Excerpted data
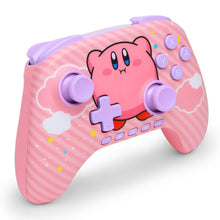PowerA Advantage Wireless Controller for Nintendo Switch Kirby Puff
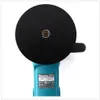 Makita 9237CB, Černá, Modrá, Metalická, 3200 ot/min, AC, Náhled obrázku produktu 4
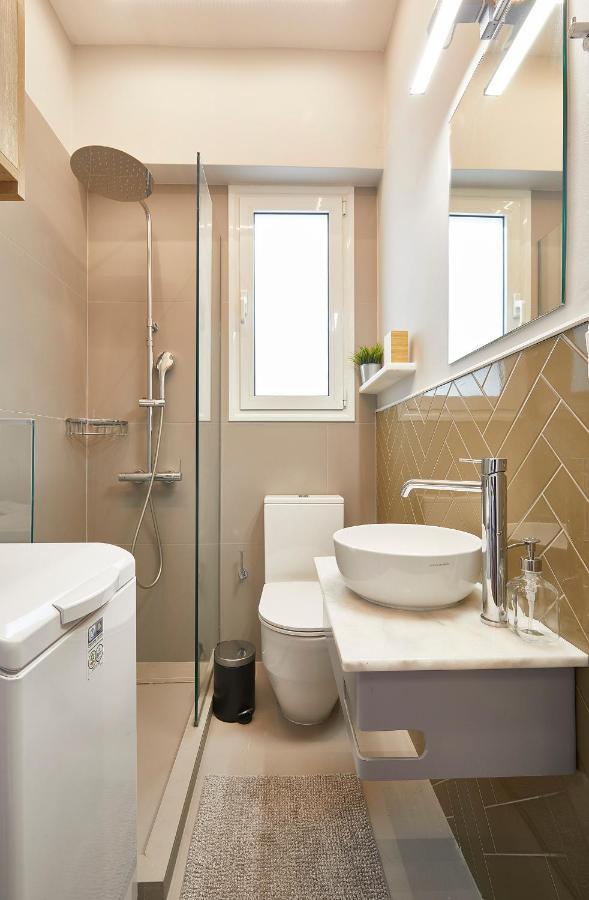 Chloe Boutique Apartments Acropolis Museum アテネ エクステリア 写真
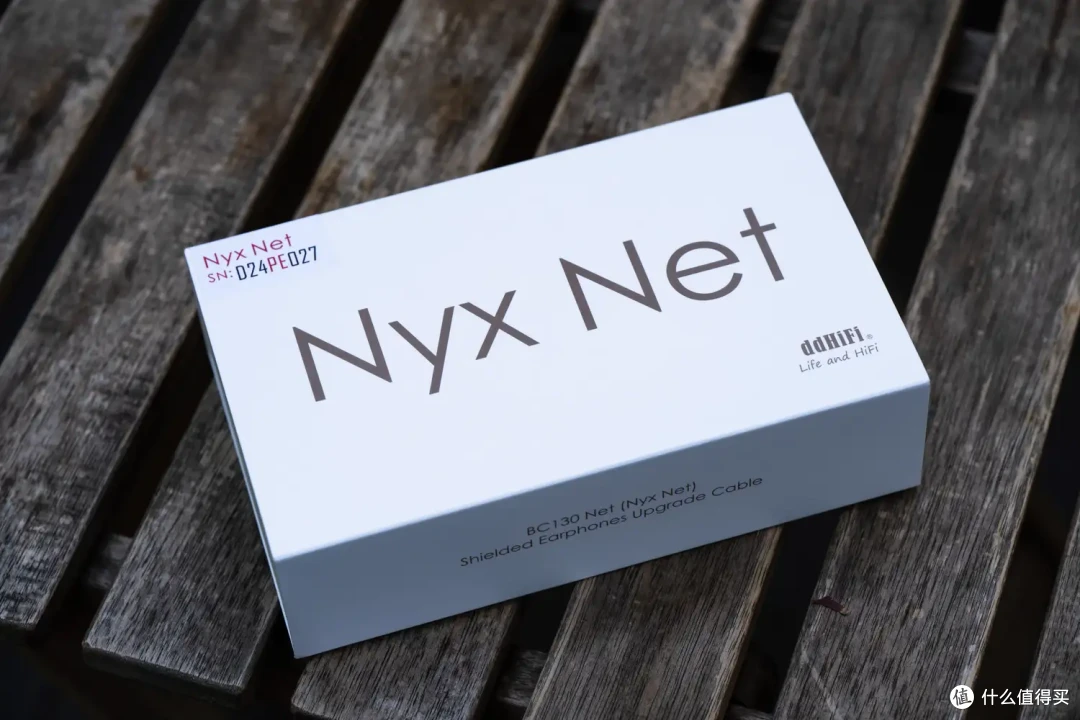 【巡洋笔记】ddHiFi Nyx Net:“慢性子”的高品质升级线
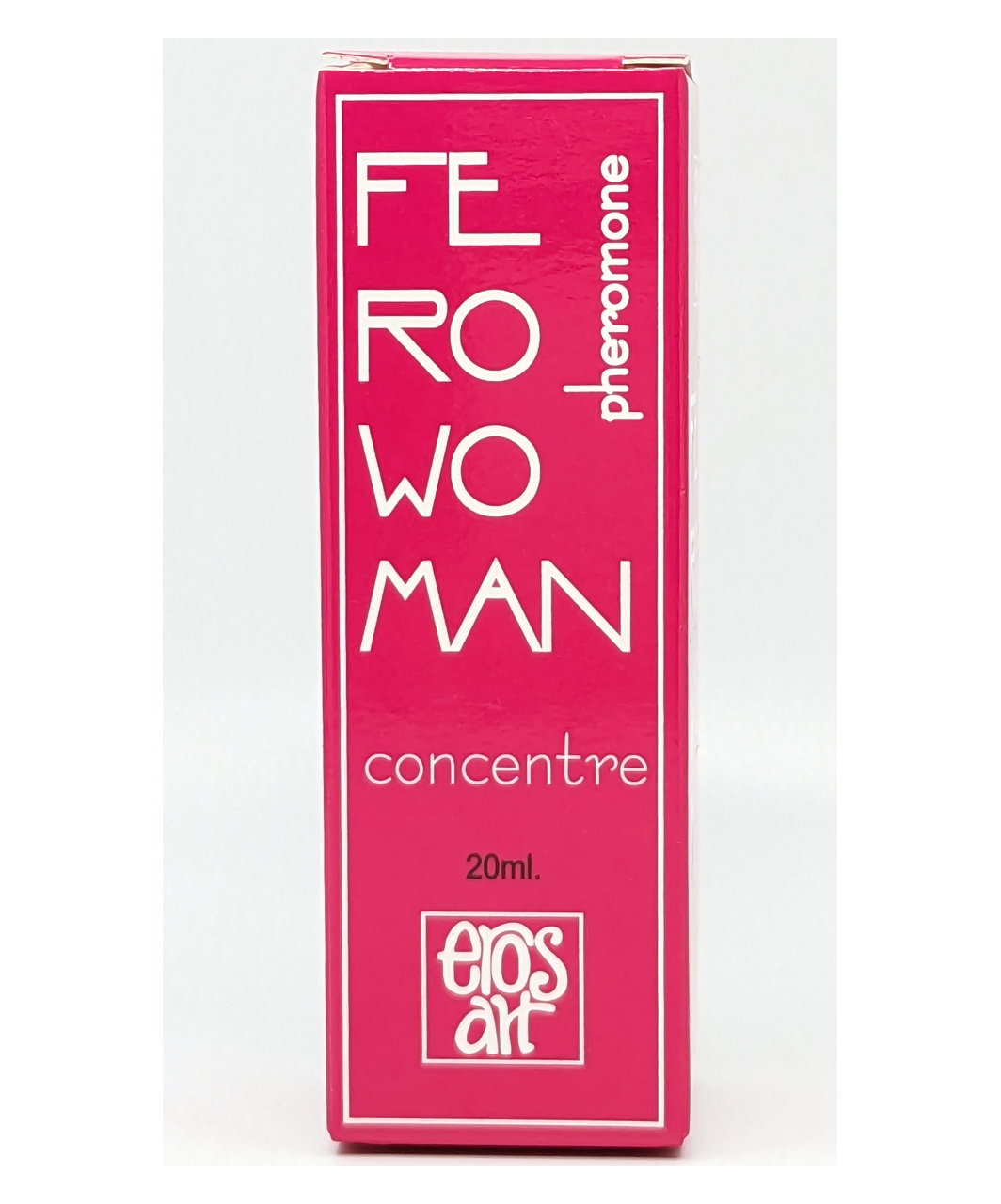 Eros-Art "FeroWoman" feromonų koncentratas (20 ml)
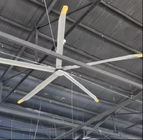 3m 10FT HVLS Industrial Indoor Exhaust Ceiling Fan With Pmsm Motor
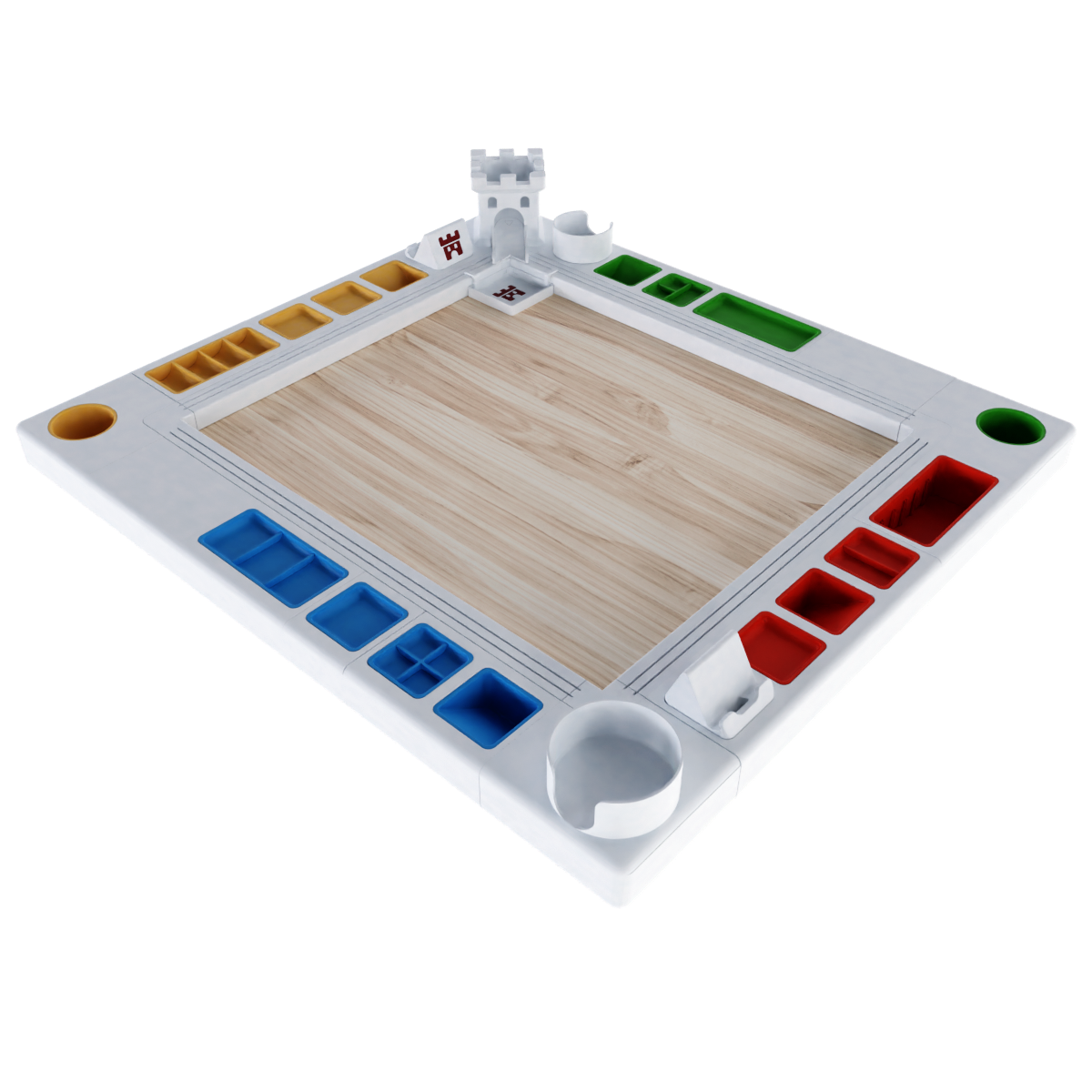 Small Gameframe Table – meeplekeepers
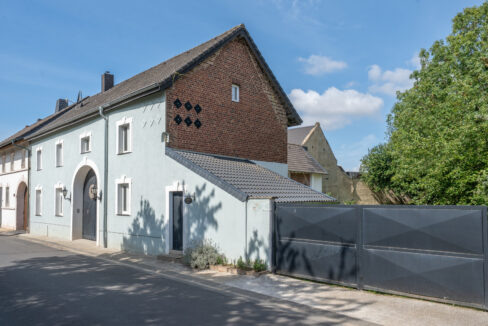 Hausansicht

Task to complete
Retype the listing above line for line, leaving the pictures out and reproducing each caption without alteration.

Solved exercise
PowerA Advantage Wireless Controller for Nintendo Switch Kirby Puff
 Makita 9237CB, Černá, Modrá, Metalická, 3200 ot/min, AC, Náhled obrázku produktu 4
 Chloe Boutique Apartments Acropolis Museum アテネ エクステリア 写真
 【巡洋笔记】ddHiFi Nyx Net:“慢性子”的高品质升级线
 Eros-Art "FeroWoman" feromonų koncentratas (20 ml)
 3m 10FT HVLS Industrial Indoor Exhaust Ceiling Fan With Pmsm Motor
 Small Gameframe Table – meeplekeepers
 Hausansicht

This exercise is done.